May 17, 2025
U.Today - The U.S. has lost its high credit rating over the growing national debt and deficits. International journalist Michelle Makori says Bitcoin and gold are worth watching now, hinting she expects these two safe-haven assets’ prices to skyrocket.
Currently, the U.S. national debt constitutes $36.2 trillion. Earlier this week, U.S. lawmakers blocked a bill proposed by President Trump to extend the tax cuts he implemented during his first presidential term in 2017. Reuters pointed out that the bill would have added trillions of dollars to the already swollen U.S. debt during the next decade.
Michelle Makori believes that this development provides a perfect soil for Bitcoin and gold to surge in prices, which often happens during economic uncertainty and negative readings of key economic metrics.
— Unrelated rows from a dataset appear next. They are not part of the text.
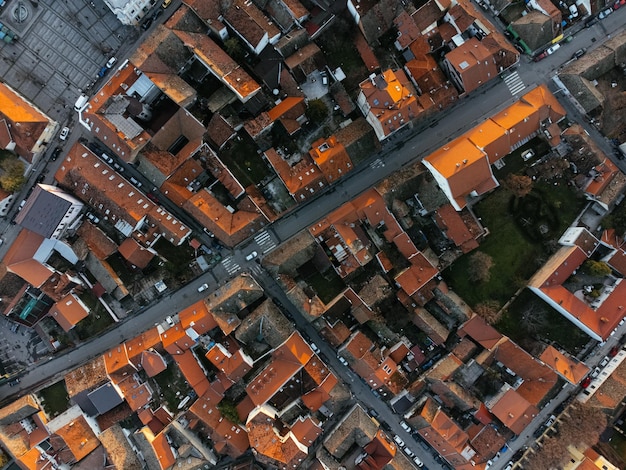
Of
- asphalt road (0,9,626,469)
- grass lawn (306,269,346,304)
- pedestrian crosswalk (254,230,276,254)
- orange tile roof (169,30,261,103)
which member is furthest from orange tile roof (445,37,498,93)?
pedestrian crosswalk (254,230,276,254)

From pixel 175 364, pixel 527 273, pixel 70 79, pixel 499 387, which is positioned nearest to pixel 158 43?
pixel 70 79

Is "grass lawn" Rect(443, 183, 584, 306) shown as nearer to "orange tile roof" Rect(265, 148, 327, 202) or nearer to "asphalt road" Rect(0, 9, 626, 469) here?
"asphalt road" Rect(0, 9, 626, 469)

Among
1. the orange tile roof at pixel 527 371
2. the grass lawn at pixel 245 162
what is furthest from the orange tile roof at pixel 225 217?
the orange tile roof at pixel 527 371

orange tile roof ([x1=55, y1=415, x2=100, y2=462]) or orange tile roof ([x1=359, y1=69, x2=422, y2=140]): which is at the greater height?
orange tile roof ([x1=359, y1=69, x2=422, y2=140])

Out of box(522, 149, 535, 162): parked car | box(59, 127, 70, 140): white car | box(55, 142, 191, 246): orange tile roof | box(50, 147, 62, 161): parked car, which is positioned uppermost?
box(59, 127, 70, 140): white car

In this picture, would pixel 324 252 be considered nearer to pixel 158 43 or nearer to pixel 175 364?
pixel 175 364

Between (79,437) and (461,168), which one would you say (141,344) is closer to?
(79,437)

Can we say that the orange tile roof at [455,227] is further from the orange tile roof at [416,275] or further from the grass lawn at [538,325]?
the grass lawn at [538,325]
She pointed out that currently fiscal deficit in the U.S. stands at $1.05 trillion; “10-year yield: 4.48% Interest burden: Significantly higher than peer nations,” she cited Reuters.
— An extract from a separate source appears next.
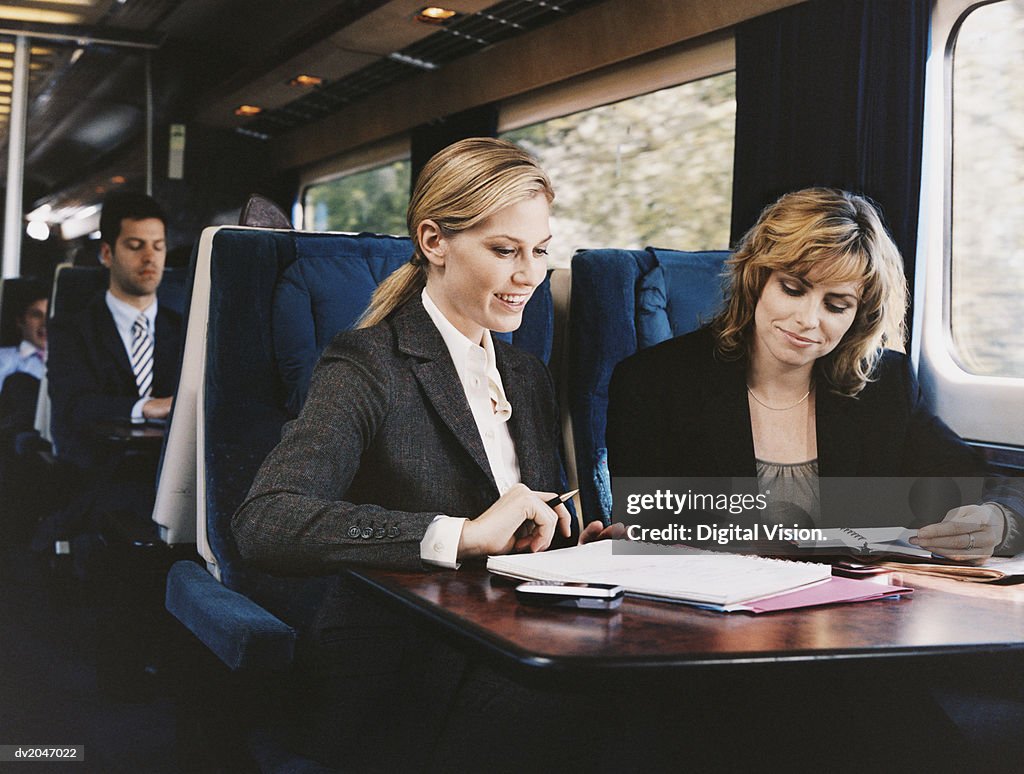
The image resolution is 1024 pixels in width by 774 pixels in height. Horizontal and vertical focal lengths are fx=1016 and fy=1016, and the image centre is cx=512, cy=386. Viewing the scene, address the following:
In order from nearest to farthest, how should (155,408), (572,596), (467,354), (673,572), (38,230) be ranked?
(572,596), (673,572), (467,354), (38,230), (155,408)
“America now shares a credit rating with Austria and Finland,” the journalist said, “Hard assets don’t lie. Watch Gold and Bitcoin.”
Per data shared by Santiment, the S&P 500 is currently trading at $5,953.57, staying 3.27% below the Feb. 19 all-time high of $6,147.43. Bitcoin is changing hands at $103,502, sitting 5.33% below the January ATH of $109,026.02.
As for gold, it is now trading at $3,196.80 per ounce after it hit an all-time high of $3,509.90 on April 22. Now it is almost 10% below the ATH.
Major crypto analyst from the Netherlands Michael van de Poppe believes that Bitcoin is currently showing a healthy consolidation, targeting a new all-time high soon: “Calm consolidation of #Bitcoin before the next big breakout in the next weeks towards the ATH.”